Almost half of oil and gas professionals are eyeing jobs in cleaner energy sectors as the focus oil and gas companies are putting on energy transition becomes increasingly apparent, although industry salaries are still the envy of many energy workers and remain attractive.

The Global Energy Talent Index (Geti), a report into the industry’s workforce with 21,000 energy professionals of 151 different nationalities and spread across 169 countries, reported that 43% of the professionals surveyed said they were keen to move into the renewable energy sector.

“One of the interesting things from the report is the mobility in the sector, and where people would like to take their transferable skills to. If you look at oil and gas professionals, the number one sector they would like to transfer their skills into is renewable energy, followed closely by petrochemicals,” report contributor Airswift chief executive, Janette Marx, said.

For those in search of work within the industry, the Middle East is the most popular destination – although its allure has waned slightly, falling to 23% from 29% the previous year.

Events in the region such as the recent drone attacks in Saudi Arabia may explain the knock in confidence, according to the report's findings.

Meanwhile, Europe and Asia come in at second and third place as the most popular destinations, with 22% and 18%, respectively, overtaking the Americas, where shale play rig counts are down.

But while mobility in the industry has always shifted based on where most projects or growth are lined up, the main industry attraction has traditionally been the impressive salaries.

However, just how well-rewarded oil and gas work is has depended on the oil price.

Last year, around 65% of oil and gas professionals expected a pay raise but only 42% actually saw one, according to the survey.

Reflecting on the future, 64% of professionals expect a raise this year, with 40% eyeing pay increases above 5%.

The positive news, the Geti report said, is that “hiring managers report broadly the same expectations: 66% and 40%, respectively”.

“Pay in the sector started at a high base and is now rising. Even if increases were below expectations, there is no cause for panic: oil and gas salaries are still the envy of many energy workers,” Marx said.

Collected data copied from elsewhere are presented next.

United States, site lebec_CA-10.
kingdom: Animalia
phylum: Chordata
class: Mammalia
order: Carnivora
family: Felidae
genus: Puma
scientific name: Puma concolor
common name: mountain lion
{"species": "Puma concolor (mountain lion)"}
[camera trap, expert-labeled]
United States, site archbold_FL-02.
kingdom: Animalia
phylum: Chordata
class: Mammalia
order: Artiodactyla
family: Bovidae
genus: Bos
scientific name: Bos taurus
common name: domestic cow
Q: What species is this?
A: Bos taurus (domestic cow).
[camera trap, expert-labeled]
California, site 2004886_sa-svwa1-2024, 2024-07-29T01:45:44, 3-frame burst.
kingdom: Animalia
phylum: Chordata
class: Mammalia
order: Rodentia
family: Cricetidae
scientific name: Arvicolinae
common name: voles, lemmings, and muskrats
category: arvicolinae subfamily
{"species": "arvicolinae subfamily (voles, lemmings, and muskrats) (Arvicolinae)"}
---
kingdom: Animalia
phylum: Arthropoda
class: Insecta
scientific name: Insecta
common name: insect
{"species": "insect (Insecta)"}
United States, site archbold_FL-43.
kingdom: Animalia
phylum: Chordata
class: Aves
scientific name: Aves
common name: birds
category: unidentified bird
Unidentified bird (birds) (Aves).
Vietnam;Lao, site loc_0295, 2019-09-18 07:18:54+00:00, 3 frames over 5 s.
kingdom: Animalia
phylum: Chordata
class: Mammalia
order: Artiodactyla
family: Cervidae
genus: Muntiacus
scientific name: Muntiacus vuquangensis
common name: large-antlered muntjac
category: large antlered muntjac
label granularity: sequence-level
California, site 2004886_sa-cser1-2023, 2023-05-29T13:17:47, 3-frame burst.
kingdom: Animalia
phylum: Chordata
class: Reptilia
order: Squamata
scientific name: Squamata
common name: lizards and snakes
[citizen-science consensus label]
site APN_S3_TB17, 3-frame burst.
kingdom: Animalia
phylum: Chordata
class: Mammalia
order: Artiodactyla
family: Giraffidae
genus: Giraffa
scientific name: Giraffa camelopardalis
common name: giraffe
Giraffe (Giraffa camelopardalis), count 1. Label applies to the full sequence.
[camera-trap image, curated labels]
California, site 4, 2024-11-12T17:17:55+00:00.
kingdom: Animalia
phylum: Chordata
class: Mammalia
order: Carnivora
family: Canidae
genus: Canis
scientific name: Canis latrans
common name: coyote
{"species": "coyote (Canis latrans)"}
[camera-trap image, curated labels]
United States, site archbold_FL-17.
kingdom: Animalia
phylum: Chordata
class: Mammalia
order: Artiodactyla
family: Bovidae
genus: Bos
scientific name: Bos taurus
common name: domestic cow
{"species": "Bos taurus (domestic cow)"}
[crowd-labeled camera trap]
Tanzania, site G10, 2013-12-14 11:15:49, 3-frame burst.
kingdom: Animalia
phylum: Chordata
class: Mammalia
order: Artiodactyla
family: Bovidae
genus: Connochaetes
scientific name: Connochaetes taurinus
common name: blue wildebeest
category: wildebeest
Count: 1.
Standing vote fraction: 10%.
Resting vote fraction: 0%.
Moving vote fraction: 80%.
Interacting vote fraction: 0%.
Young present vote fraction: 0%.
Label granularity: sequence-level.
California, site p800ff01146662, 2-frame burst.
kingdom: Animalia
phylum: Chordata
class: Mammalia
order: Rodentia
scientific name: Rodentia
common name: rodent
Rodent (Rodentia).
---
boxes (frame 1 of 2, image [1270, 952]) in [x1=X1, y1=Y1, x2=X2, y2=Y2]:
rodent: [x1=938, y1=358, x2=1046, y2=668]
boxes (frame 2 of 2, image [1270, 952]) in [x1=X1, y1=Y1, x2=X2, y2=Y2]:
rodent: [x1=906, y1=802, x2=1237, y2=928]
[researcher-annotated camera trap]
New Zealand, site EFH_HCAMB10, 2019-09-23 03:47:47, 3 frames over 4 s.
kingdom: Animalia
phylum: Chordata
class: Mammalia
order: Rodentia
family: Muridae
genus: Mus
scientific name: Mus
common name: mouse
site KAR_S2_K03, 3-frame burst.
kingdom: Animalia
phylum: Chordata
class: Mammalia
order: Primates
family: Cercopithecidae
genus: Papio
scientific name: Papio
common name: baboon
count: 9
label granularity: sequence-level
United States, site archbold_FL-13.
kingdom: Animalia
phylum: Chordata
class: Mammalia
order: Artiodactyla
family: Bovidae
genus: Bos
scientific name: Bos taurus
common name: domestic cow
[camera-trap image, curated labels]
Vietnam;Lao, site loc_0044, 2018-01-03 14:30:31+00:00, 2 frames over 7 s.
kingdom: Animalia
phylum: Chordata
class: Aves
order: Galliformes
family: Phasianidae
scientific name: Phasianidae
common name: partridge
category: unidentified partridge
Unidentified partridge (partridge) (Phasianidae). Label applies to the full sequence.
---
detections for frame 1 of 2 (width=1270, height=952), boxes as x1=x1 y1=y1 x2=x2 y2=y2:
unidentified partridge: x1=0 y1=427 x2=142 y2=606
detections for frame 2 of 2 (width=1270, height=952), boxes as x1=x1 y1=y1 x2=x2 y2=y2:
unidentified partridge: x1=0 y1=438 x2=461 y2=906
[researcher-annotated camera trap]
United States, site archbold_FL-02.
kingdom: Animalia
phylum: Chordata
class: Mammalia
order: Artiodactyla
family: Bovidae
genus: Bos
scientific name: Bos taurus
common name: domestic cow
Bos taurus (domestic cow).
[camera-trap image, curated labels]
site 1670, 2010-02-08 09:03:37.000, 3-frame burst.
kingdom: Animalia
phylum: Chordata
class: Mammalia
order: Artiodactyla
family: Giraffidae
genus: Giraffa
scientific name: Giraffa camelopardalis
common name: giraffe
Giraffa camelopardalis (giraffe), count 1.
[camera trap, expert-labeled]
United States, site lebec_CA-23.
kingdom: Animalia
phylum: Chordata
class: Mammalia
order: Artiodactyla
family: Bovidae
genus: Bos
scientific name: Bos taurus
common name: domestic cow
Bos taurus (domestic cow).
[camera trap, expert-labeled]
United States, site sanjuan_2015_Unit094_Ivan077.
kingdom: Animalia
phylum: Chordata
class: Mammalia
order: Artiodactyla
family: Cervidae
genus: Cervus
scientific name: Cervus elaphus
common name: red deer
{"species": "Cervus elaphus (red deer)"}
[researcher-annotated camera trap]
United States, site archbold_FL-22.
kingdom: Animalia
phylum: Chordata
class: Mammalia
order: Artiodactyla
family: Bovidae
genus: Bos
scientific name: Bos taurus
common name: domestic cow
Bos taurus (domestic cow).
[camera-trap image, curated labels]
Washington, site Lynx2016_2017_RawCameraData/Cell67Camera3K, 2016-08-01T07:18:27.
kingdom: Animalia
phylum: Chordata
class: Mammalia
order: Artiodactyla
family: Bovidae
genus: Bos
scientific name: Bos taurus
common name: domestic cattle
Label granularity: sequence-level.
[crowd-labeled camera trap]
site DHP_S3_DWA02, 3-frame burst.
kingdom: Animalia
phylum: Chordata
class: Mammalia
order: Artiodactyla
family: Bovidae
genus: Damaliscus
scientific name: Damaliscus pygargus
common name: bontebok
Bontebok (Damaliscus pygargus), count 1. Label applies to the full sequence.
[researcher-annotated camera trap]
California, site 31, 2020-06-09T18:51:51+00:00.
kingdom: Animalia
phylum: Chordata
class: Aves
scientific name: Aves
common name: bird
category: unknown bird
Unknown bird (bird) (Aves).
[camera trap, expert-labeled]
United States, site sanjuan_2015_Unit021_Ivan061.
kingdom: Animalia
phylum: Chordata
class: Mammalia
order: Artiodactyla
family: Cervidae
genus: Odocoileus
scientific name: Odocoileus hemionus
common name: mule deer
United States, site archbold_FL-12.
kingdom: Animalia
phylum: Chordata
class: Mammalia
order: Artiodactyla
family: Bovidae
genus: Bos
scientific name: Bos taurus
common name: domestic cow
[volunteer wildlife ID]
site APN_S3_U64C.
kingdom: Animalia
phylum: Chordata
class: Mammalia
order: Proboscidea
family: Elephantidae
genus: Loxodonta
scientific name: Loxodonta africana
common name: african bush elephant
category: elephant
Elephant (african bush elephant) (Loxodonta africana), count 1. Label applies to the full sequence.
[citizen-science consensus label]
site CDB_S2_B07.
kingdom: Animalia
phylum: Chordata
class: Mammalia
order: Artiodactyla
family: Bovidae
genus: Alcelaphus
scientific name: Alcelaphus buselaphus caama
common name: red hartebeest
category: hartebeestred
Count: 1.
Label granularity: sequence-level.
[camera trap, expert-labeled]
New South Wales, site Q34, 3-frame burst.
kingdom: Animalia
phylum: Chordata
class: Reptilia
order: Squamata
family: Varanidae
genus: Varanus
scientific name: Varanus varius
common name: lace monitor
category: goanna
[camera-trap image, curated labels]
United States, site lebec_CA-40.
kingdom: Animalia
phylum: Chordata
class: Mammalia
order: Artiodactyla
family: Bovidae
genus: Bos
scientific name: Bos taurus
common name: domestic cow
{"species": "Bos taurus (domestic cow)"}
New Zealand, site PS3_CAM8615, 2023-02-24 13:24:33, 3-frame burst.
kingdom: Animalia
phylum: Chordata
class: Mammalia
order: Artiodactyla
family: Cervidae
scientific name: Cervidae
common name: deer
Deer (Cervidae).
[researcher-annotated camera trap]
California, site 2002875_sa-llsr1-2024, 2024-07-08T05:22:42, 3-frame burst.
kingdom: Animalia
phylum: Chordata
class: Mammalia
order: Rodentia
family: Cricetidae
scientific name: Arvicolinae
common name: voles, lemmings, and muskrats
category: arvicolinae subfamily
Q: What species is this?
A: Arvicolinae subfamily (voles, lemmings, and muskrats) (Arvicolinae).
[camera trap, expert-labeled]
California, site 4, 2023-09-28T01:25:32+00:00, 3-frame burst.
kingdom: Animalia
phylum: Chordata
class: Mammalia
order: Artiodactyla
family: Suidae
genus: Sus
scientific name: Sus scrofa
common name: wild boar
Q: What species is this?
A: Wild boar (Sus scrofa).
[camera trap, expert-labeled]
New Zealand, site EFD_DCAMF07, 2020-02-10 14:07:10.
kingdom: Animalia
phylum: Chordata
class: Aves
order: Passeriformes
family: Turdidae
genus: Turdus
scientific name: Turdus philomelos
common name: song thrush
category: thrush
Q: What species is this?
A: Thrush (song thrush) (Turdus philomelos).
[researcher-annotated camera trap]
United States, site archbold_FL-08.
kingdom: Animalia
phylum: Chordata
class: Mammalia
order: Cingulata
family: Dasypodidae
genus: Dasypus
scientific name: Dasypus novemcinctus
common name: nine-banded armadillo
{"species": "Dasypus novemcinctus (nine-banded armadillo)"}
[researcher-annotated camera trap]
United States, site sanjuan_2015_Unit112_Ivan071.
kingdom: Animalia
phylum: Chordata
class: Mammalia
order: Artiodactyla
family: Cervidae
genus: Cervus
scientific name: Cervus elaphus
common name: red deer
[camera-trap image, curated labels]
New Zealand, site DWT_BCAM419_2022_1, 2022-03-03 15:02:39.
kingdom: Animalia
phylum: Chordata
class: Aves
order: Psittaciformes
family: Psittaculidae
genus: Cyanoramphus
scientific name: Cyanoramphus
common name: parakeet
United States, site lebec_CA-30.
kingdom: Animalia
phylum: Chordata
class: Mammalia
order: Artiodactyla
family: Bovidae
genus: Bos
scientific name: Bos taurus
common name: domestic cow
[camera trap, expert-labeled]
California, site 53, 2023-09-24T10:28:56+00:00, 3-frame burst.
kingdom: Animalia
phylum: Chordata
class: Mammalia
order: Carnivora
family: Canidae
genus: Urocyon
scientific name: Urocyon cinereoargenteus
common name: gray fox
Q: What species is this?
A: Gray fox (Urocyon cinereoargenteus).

The pattern makes more sense when geography is considered: North America, where rig counts are down, is among the regions struggling the most with pay.

“Shale play contractors, such as those in the Permian, saw high demand and pay increases as a result. Now they may find they’ve come to the end of their contract in a slightly lower oil-price environment, and the contracts available now are offering slightly lower rates.

"In Asia, for example, where the industry is in the flush of growth, it’s a very different story,” Marx said.

However, the biggest change for oil and gas professionals in the past year is that career progression tops the list of concerns for people in the industry and is considered a main reason to switch industries or place of employment.

“I don’t expect to see salaries be pulled down amid this energy transition because oil and gas companies still need to attract a large number of people and pay has traditionally been the biggest attraction into the sector,” Marx said.

However, she cautioned that one of the main findings of the recent survey is that career progression has become more important than salaries have traditionally been.

“If other sectors can really help future proof the careers of oil and gas professionals outside of their current sectors by focusing on career progression, that will be the way to recruit them out even if salaries are lower,” Marx said.